■ Aim of the exercise: List each line in the records below that contains the word "american".

(Extracted records)
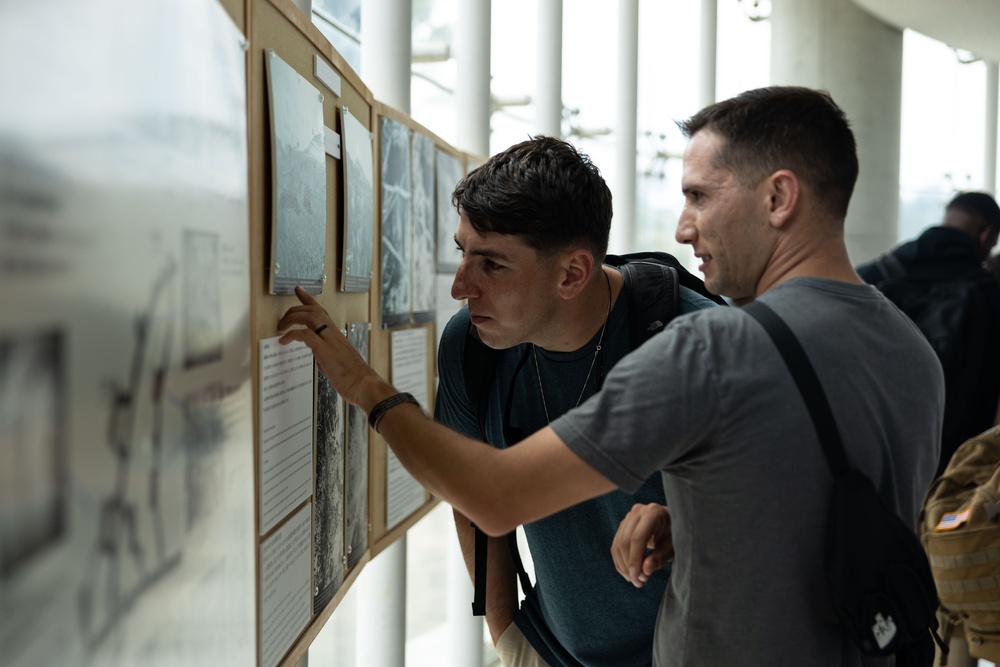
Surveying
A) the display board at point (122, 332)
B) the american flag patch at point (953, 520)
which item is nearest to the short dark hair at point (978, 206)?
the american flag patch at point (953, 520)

---

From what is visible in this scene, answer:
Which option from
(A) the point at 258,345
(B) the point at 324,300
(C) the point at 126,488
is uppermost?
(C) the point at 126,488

■ Solution for this exercise:
B) the american flag patch at point (953, 520)
the american flag patch at point (953, 520)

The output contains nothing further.